Maya and Surya get married in a hurry and leave for Mysore, but the next day, Shiva and his thugs enter the cottage that the honeymoon couple are staying in and attack Surya, leaving him for dead, and kidnapping Maya. Surya is battling for life but thinking only about rescuing Maya. Srikanth and Arun arrive at the cottage, discover Surya, and take him to the Pondicherry Government Hospital. Srikanth reveals that Swathi was kidnapped earlier at the airport and confesses that it was he who gave away Surya's location to Shiva, for Swathi's safe return. Srikanth feels extreme remorse over what has happened. Whilst in the hospital, they receive a message from Shiva to meet him at a particular location in Mangalore. When they go there, they find two packages, one containing Swathi's severed head and the other one containing Maya's hand bracelet. Srikanth and Surya are distraught, with the former being hysterical upon seeing Swathi's head, and in an agony of grief and guilt at being responsible, he shoots himself dead. Surya and Arun track down Shiva before he can escape from Karnataka and fights with the gang where he kills Shiva, while rescuing Maya.
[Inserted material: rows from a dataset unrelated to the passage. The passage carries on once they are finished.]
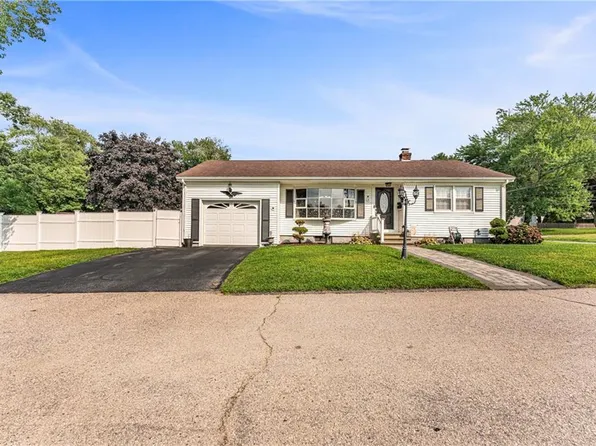 76 Maxfield Ave, East Providence, RI 02914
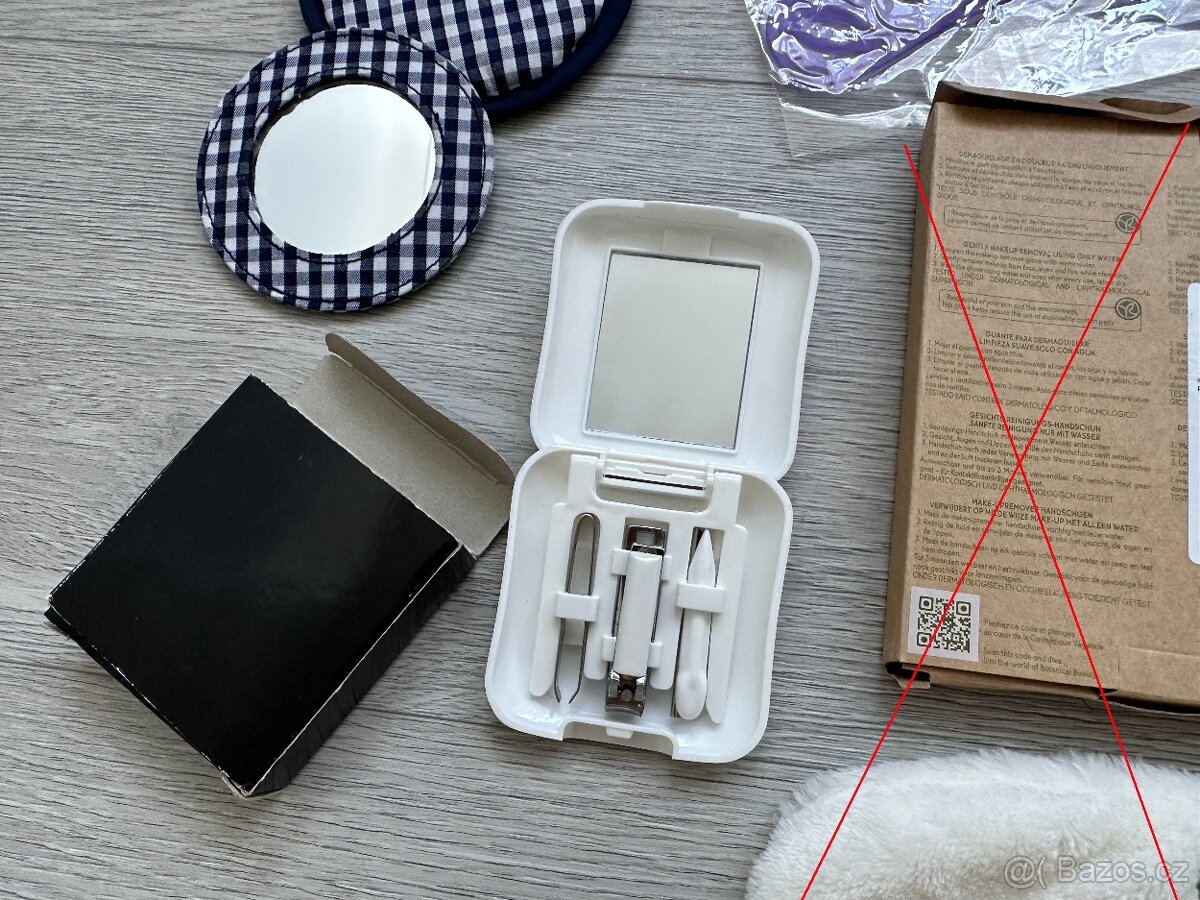 Kosmetická sada - rukavice, odličování, 8 ks - 10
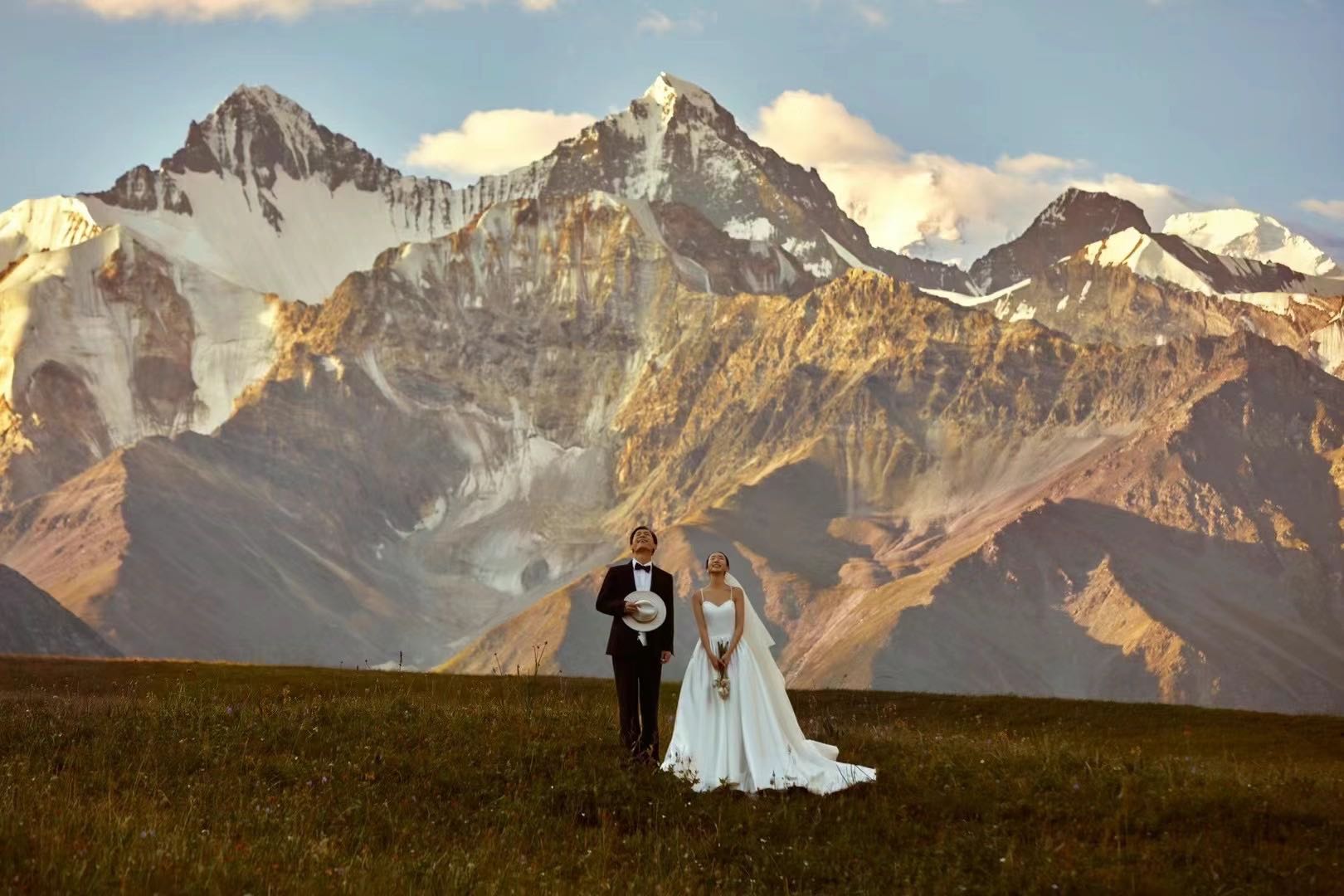 南山牧场＋马匹＋草坪婚礼＋双外景+日照金山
In mid-credits scene, One month later, Surya continues his job in the Crime Branch and also lives happily with Maya.

==Cast==
- Chiranjeevi Sarja as A.C.P Surya I.P.S (voice by Naveen Krishna)
- Ramya as Maya
- P. Ravi Shankar as Tamate Shiva
- Thilak as Srikanth
- Krishna (credited as Sunil) as Police officer
- Kazan Khan

==Soundtrack==
V. Harikrishna has composed the music for the film.

| Song title | Singers |
|---|---|
| "Kalli Neenu" | Shaan, Shamita Malnad |
| "Rasikanu Ivanu" | Anuradha Bhat |
| "Marali Marali" | Karthik |
| "Ondooral" | Sonu Nigam |
| "Neenillade" | Chetan Sosca |

== Reception ==
=== Critical response ===

A critic from The Times of India scored the film at 3 out of 5 stars and says "Chiranjivi Sarja's performance is that of a matured artiste. Ramya is lovely with her looks and dialogue delivery. But it is `Rough & Tough' Ravishankar who steals the show with his thunderous voice and exciting body language. While music by V Harikrishna is average, cinematography by Manohar is good. K V Raju has penned some catchy dialogues". Shruti Indira Lakshminarayana of Rediff.com scored the film at 1.5 out of 5 stars and wrote "Dandam Dashagunam  gives up on a few scenes that the original had, but this cop story still fails to match up to the original. Even director Madesh who has had a success rate with remakes fails this time. This film is no match to Kaakha Kaakha". B S Srivani from Deccan Herald wrote "Overall, the actors’ lack of belief in their roles takes away viewing pleasure. Even the action department fails, with its poorly conceptualised action sequences. Dandam Dashagunam sounds robust, but only in title". A critic from Bangalore Mirror wrote  "Among the newcomers in the film who play cameo roles, Umesh Banakar shows promise while Ganesh does not. As for Chiranjeevi, he still has to wait for that elusive super-hit that will make him a star. Dandam Dashagunam won’t help him for sure".